Les réalisations de Grégory, fin connaisseur de la BD et marqué par la société marocaine, se veulent chargées de références et de messages critiques. On y trouve quelques situations que tout le monde a vécues ou rencontrées : le ramadan, l’aïd, le mendiant dans la rue, la police qui nous arrête... Le mec cool et déjanté s’évertue à raconter ce que vivent la majorité des Marocains avec dérision, tout en s’éloignant des clichés  : couscous, tarbouche et babouches.

«Je me sers du caractère et des caractéristiques physiques des supers héros, avant de leur injecter de la marocanité d’une manière subtile», explique l’illustrateur. Un Deadpool sur une motobécane; Spiderman grimpant le Twin Center pour se faire un selfie; Superman attendant un grand taxi casablancais; Batman arrêté par un policier marocain pour excès de vitesse; Captain America intervenant sur 2M pour appeler les Marocains à rester chez eux; Thor, l’estomac gonflé, tenant la soupière de Harira… Chaque personnage a un lien avec le cadre ou le lieu où il se situe, selon ses spécificités et son pouvoir.

Hulk, qui est colérique et qui explose  sous la pression, on le voit sortir  d’un arrondissement administratif hyper énervé avec son papier à la main. La raison de son mécontentement  ? Ceux-là demeurent perceptiblement des lieux effarouchant de par leur odeur aigre, leurs murs pisseux, leurs portes de bureaux aussi grises que rébarbatives… Et ne parlons pas de l'œil torve du cerbère de service qui nous en dissuade; les occupants des bureaux qui, absorbés dans leur lecture de feuilles de turf, nous ignorent ou d'un ton agacé et d'un geste las nous désignent une chaise branlante et nous oublient.
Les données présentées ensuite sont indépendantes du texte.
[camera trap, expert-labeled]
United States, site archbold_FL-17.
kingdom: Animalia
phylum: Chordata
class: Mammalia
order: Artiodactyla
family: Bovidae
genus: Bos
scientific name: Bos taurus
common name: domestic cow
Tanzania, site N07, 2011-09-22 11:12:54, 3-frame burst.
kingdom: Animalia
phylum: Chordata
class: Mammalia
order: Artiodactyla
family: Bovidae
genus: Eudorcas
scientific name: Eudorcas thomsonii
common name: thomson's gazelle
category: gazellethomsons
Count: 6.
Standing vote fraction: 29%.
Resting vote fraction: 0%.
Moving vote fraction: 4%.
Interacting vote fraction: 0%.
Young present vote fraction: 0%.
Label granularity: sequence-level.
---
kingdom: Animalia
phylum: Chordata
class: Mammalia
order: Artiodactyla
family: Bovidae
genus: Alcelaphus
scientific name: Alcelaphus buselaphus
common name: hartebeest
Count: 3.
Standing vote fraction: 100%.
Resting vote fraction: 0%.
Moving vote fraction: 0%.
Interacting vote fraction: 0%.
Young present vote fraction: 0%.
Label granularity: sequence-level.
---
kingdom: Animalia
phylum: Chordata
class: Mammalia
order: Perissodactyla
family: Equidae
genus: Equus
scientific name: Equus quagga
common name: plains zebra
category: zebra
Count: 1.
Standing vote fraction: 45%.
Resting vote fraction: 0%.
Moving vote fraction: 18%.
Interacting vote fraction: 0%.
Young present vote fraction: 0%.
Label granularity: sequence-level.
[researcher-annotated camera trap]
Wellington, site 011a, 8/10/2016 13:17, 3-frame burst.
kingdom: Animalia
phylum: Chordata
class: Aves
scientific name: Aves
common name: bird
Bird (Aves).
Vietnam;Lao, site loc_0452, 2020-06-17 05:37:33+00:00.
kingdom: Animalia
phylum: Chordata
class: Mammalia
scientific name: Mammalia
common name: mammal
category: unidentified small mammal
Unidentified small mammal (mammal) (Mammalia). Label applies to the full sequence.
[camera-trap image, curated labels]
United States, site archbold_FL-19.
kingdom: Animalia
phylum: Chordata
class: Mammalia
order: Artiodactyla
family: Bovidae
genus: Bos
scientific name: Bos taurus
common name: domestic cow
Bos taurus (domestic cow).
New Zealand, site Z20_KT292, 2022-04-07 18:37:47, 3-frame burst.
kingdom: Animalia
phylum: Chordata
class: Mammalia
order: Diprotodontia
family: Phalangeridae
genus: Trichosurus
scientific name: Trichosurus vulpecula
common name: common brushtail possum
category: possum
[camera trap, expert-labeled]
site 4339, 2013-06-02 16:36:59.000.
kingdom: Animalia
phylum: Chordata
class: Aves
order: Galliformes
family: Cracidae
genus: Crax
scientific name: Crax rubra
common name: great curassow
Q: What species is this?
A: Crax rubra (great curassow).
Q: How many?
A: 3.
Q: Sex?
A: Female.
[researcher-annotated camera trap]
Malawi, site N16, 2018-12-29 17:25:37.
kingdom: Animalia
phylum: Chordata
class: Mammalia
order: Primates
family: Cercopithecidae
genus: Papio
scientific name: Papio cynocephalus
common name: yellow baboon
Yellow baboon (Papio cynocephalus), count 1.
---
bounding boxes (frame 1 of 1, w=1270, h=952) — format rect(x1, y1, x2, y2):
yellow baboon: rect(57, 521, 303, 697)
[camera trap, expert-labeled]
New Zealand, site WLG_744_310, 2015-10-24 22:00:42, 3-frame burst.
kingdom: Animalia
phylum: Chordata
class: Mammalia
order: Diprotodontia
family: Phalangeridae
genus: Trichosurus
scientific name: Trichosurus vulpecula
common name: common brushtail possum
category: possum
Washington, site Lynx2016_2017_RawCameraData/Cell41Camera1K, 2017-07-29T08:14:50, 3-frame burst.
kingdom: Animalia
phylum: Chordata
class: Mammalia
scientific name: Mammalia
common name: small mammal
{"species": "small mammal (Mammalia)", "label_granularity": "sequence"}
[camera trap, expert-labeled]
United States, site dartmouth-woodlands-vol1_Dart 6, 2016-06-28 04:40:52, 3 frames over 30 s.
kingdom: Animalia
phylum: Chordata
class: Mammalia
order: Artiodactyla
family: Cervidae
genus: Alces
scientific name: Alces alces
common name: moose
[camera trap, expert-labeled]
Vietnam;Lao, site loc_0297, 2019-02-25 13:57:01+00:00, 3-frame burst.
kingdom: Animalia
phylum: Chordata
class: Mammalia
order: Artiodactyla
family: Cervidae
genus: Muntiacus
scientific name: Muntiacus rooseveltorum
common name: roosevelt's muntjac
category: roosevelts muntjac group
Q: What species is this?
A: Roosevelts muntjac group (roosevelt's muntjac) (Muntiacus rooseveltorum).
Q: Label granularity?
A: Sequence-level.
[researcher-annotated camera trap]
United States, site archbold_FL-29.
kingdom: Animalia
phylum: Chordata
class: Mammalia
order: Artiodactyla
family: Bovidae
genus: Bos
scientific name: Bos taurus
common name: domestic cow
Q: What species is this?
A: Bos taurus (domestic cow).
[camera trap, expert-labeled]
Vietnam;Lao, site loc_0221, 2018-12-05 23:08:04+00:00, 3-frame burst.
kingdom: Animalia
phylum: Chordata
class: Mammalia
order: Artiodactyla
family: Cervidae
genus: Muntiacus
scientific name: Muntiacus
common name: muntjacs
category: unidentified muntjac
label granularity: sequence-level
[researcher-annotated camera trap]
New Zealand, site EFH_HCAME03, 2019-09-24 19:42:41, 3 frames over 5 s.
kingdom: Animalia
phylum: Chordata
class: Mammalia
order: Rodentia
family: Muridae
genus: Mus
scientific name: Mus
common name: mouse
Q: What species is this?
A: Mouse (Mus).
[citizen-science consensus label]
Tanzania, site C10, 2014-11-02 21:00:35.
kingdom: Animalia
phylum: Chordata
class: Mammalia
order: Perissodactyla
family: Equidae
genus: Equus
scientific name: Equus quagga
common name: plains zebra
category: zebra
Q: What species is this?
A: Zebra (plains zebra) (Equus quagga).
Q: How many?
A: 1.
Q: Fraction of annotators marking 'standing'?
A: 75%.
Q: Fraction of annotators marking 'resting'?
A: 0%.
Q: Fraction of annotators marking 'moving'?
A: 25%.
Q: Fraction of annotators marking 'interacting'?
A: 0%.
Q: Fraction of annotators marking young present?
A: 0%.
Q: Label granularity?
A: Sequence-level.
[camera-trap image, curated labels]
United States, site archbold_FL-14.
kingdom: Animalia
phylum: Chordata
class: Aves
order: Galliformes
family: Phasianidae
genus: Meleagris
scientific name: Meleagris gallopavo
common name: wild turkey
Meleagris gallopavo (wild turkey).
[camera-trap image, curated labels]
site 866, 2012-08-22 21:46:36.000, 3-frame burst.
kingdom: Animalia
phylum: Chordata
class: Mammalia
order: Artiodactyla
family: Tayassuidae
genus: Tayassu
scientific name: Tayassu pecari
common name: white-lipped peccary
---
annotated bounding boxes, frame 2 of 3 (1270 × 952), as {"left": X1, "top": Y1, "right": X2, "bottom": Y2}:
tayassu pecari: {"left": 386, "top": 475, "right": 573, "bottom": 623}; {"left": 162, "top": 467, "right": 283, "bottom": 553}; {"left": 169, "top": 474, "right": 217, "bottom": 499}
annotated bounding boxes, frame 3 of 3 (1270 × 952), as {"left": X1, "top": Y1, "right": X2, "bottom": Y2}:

Pis encore, si ce n’est que pour nous refiler à un de leurs collègues – qui n’y est pas… «Super Heroes in Morocco» pourrait n’être qu’une simple série - une parodie potache et très drôle -, ce qui serait déjà très bien. Il se trouve qu’elle est aussi, et surtout, une critique de la société marocaine, de ses codes, de ses contradictions rendues plus apparentes que jamais.